* _Task prompt_
Keep the pictures out. Copy every line of the listing exactly.

* _Data section_
· · · · · · ·

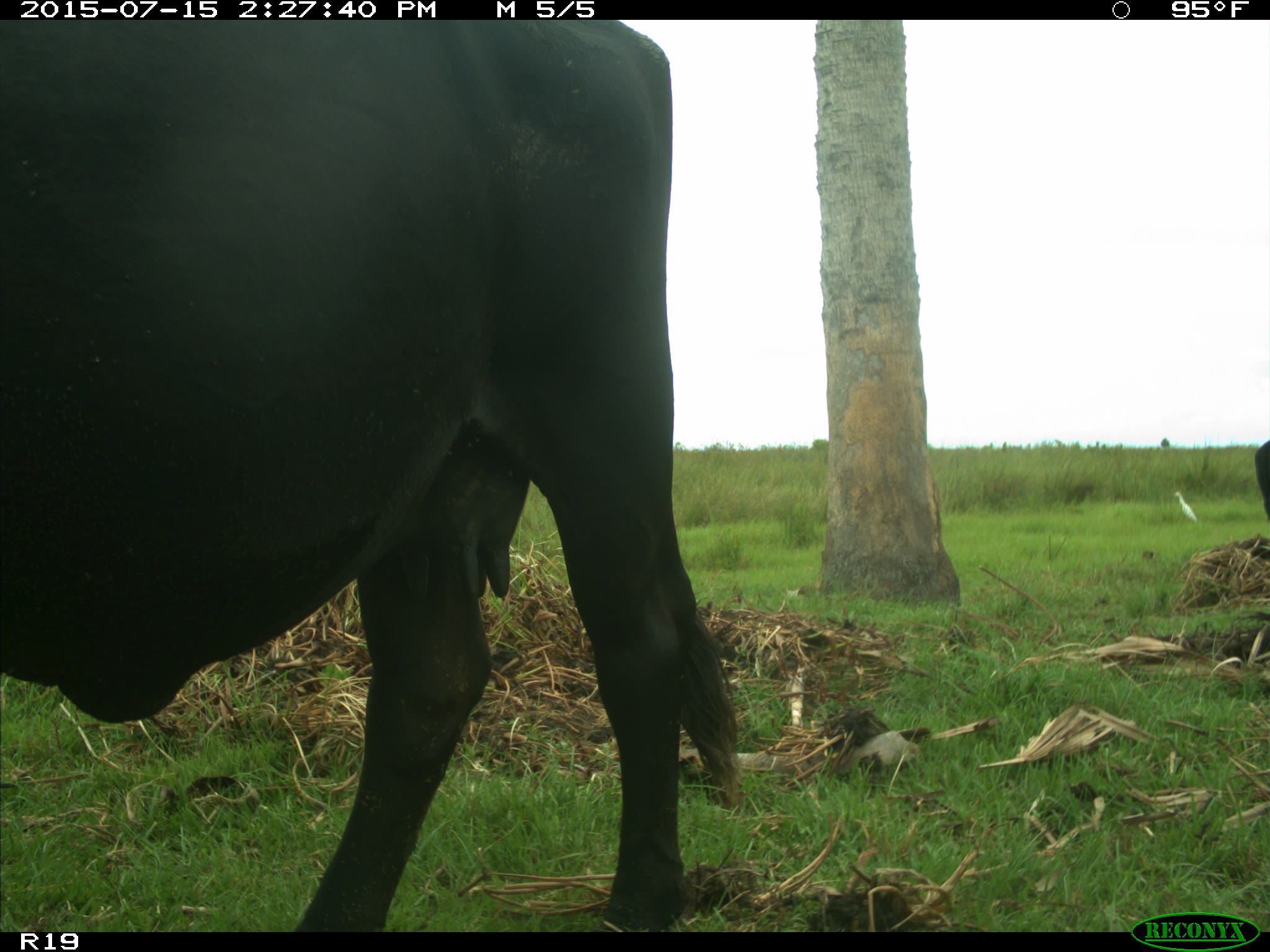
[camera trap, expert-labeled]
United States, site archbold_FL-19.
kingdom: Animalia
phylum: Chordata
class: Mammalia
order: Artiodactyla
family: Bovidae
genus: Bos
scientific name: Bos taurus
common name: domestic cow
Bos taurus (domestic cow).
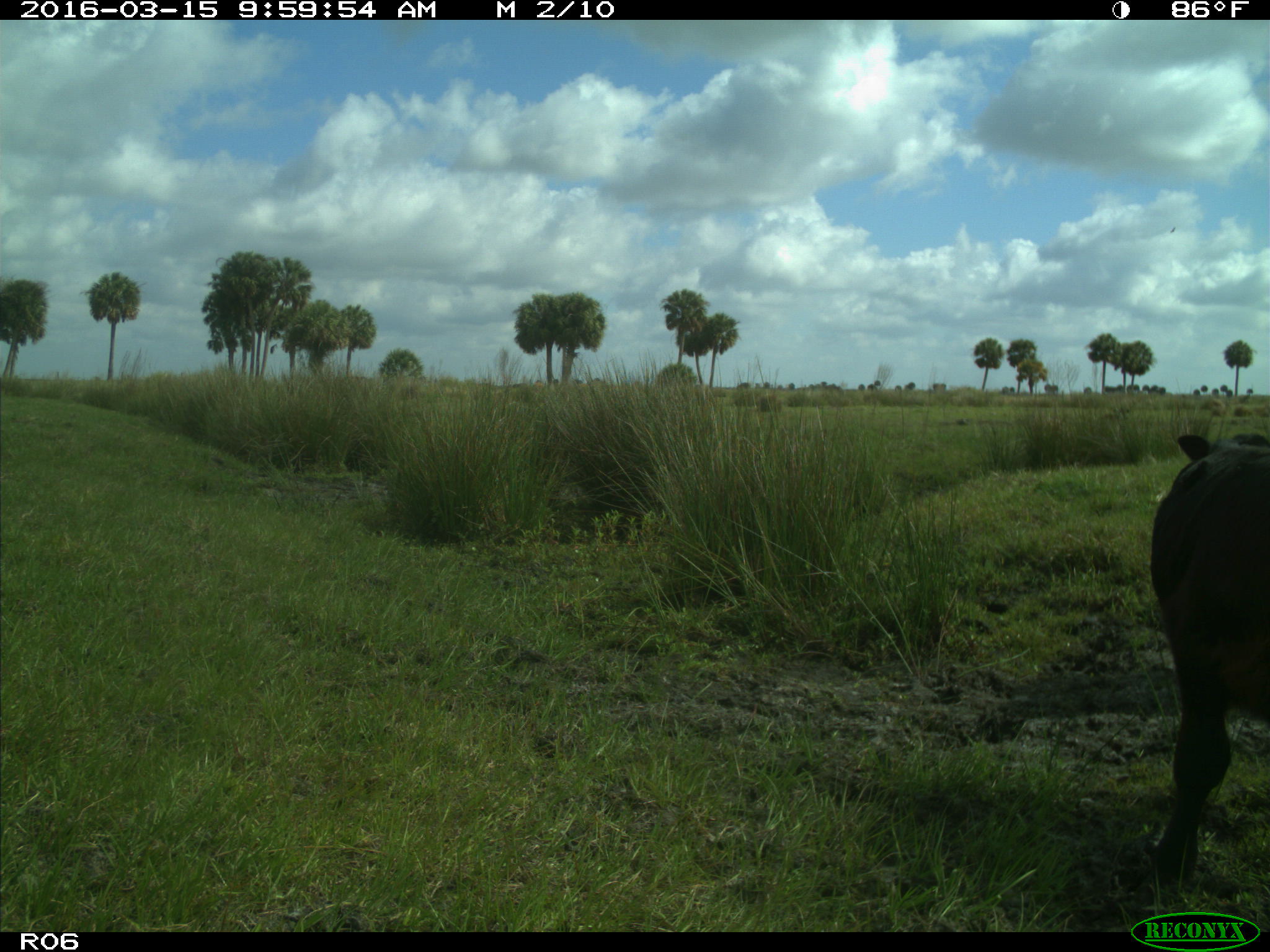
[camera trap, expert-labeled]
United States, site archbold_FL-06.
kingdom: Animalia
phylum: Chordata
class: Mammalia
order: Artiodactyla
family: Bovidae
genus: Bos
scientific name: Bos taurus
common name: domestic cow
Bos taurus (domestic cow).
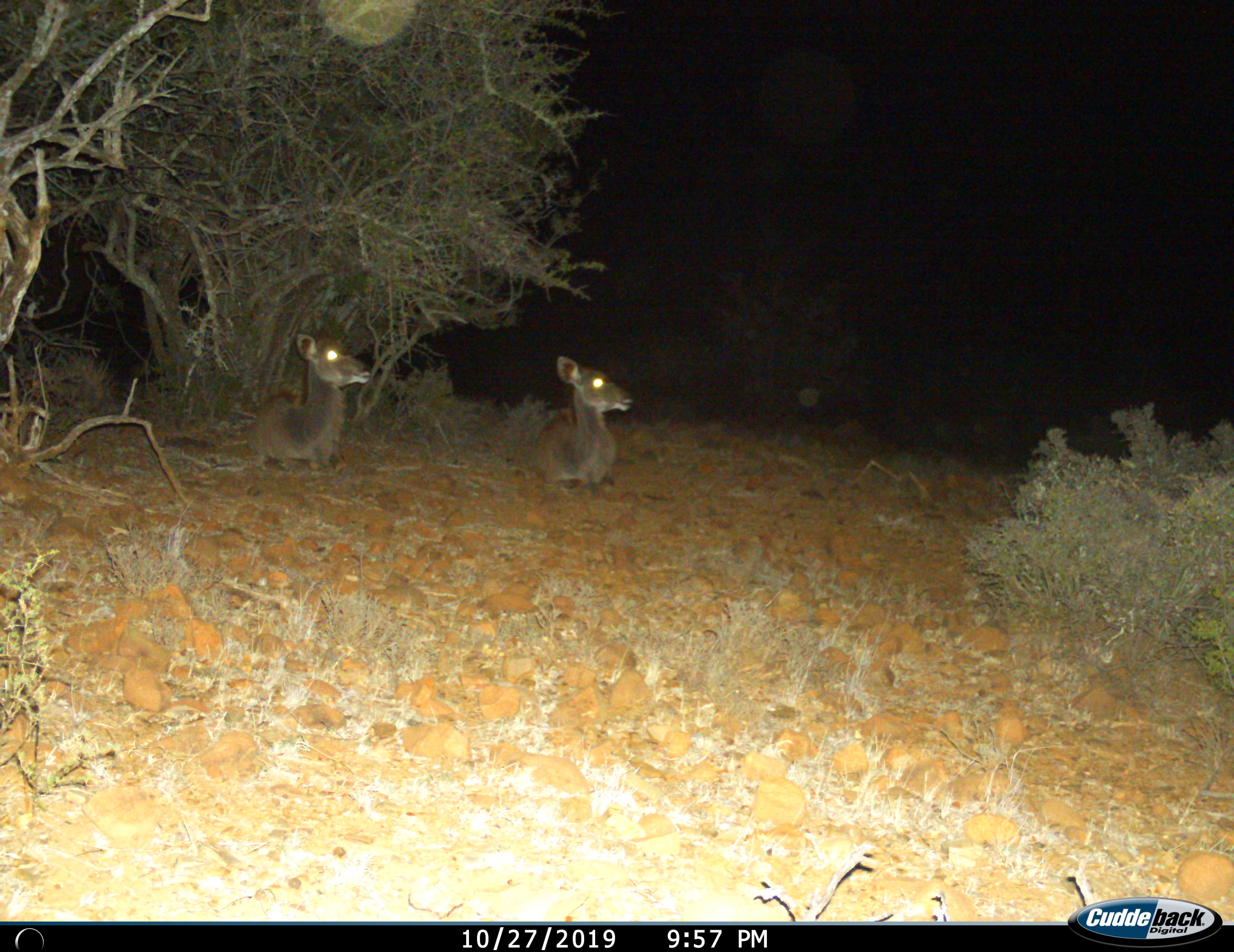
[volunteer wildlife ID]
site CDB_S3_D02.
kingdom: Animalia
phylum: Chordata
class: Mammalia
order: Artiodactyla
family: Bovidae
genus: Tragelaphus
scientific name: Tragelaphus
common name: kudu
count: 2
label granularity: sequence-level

· · · · · · ·

* _Answer to this exercise_
[camera trap, expert-labeled]
United States, site archbold_FL-19.
kingdom: Animalia
phylum: Chordata
class: Mammalia
order: Artiodactyla
family: Bovidae
genus: Bos
scientific name: Bos taurus
common name: domestic cow
Bos taurus (domestic cow).
[camera trap, expert-labeled]
United States, site archbold_FL-06.
kingdom: Animalia
phylum: Chordata
class: Mammalia
order: Artiodactyla
family: Bovidae
genus: Bos
scientific name: Bos taurus
common name: domestic cow
Bos taurus (domestic cow).
[volunteer wildlife ID]
site CDB_S3_D02.
kingdom: Animalia
phylum: Chordata
class: Mammalia
order: Artiodactyla
family: Bovidae
genus: Tragelaphus
scientific name: Tragelaphus
common name: kudu
count: 2
label granularity: sequence-level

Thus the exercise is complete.